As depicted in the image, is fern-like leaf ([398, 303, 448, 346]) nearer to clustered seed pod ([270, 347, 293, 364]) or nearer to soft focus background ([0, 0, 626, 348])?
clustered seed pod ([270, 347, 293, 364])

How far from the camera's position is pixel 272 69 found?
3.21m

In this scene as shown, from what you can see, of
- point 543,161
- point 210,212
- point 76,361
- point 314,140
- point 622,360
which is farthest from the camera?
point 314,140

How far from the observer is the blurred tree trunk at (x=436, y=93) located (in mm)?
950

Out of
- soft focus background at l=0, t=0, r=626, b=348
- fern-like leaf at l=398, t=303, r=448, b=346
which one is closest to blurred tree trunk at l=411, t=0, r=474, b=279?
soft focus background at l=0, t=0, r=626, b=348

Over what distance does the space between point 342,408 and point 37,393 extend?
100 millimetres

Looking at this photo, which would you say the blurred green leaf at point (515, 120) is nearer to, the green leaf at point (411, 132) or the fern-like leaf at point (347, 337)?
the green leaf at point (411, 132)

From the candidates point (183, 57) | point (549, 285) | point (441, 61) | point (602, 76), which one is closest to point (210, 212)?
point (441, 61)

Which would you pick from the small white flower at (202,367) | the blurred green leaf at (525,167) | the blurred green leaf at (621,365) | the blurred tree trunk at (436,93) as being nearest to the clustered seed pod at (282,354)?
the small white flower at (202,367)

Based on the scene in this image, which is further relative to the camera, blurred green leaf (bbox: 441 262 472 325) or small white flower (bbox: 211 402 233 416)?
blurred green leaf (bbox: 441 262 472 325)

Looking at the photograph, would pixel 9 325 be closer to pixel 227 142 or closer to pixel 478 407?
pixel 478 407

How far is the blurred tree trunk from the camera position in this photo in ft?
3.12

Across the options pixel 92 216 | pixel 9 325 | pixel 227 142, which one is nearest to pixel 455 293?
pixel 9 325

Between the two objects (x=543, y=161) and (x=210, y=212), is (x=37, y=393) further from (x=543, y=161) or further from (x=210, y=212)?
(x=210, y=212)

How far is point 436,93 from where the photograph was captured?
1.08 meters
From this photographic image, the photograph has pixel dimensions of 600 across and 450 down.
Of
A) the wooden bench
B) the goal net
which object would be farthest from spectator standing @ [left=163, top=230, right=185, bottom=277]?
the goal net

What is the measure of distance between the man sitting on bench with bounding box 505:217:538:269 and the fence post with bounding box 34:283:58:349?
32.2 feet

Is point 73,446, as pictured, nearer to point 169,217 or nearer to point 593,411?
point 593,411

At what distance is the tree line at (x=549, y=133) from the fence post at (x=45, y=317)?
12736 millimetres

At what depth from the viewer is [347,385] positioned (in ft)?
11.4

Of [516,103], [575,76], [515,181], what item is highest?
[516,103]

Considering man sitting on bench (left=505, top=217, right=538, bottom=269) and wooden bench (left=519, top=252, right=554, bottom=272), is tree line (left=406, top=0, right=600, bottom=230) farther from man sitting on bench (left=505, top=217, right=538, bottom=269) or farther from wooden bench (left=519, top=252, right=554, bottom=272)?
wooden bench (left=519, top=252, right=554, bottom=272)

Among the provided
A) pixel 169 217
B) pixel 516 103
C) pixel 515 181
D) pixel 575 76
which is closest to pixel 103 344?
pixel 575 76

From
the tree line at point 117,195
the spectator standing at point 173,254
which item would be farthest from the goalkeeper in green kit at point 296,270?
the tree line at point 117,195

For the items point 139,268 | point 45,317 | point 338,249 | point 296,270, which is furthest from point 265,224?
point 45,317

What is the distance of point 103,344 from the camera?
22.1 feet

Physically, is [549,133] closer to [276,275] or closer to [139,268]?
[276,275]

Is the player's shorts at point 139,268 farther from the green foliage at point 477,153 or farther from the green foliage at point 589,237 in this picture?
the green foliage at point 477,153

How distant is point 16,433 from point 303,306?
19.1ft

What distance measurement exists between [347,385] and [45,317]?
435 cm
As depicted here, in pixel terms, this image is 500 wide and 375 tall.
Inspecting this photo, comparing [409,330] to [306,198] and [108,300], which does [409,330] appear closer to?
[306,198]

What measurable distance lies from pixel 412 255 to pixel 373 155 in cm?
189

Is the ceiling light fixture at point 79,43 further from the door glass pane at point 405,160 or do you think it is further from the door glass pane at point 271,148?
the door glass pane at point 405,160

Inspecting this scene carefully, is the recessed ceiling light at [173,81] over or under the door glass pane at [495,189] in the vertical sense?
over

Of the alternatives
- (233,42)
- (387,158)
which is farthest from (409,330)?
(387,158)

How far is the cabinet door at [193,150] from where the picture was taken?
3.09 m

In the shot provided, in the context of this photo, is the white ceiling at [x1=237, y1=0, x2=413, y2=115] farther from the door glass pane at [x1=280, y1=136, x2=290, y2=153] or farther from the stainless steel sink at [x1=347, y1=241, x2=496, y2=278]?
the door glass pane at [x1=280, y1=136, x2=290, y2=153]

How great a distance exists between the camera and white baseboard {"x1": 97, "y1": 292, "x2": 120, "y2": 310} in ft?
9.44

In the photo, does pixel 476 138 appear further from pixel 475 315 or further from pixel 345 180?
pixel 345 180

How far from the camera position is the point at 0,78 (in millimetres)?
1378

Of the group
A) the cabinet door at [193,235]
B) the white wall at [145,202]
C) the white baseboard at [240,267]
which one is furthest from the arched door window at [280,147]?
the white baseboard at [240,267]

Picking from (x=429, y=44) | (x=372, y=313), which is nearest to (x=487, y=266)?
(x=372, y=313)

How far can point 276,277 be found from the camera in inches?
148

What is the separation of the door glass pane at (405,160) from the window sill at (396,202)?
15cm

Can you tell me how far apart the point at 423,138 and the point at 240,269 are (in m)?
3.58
+ + +
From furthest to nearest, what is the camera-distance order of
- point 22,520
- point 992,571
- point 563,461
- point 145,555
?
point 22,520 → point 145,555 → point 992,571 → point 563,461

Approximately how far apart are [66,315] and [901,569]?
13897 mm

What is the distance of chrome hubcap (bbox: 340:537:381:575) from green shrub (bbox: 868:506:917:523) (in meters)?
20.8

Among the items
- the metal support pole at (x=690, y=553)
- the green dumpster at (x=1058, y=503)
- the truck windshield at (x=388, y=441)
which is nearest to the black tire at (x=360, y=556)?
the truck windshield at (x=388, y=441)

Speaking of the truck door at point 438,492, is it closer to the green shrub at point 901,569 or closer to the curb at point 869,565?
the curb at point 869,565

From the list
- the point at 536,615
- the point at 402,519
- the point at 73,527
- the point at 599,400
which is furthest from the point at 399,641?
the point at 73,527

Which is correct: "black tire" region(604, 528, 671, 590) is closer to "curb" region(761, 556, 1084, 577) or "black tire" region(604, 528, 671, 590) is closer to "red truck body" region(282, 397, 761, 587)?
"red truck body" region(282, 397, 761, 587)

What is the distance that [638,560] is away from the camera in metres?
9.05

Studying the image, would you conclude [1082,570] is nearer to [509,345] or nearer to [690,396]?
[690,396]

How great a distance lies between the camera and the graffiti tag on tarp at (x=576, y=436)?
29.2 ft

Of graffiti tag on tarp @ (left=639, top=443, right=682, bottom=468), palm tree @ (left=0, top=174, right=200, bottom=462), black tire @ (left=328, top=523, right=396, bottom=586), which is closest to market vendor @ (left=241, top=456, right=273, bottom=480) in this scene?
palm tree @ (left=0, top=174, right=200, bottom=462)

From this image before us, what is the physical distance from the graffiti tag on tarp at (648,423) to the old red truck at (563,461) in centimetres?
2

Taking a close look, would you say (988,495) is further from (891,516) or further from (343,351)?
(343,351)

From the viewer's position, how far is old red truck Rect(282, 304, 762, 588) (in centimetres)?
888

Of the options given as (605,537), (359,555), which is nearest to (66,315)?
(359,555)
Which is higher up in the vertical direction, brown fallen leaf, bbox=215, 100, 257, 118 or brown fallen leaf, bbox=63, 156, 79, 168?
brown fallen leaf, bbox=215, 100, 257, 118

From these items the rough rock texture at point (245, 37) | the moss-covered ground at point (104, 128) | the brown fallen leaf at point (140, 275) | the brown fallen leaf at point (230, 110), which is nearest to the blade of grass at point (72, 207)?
+ + +
- **Task statement**
Rewrite the data starting with the line that contains "Which is higher" and going on through the line that contains "From these items", renaming "moss-covered ground" to "mossy soil" and leaving everything else unchanged.

- **Solved exercise**
Which is higher up in the vertical direction, brown fallen leaf, bbox=215, 100, 257, 118 or brown fallen leaf, bbox=63, 156, 79, 168?
brown fallen leaf, bbox=215, 100, 257, 118

From these items the rough rock texture at point (245, 37) | the mossy soil at point (104, 128) | the brown fallen leaf at point (140, 275) | the brown fallen leaf at point (230, 110), which is nearest to the blade of grass at point (72, 207)?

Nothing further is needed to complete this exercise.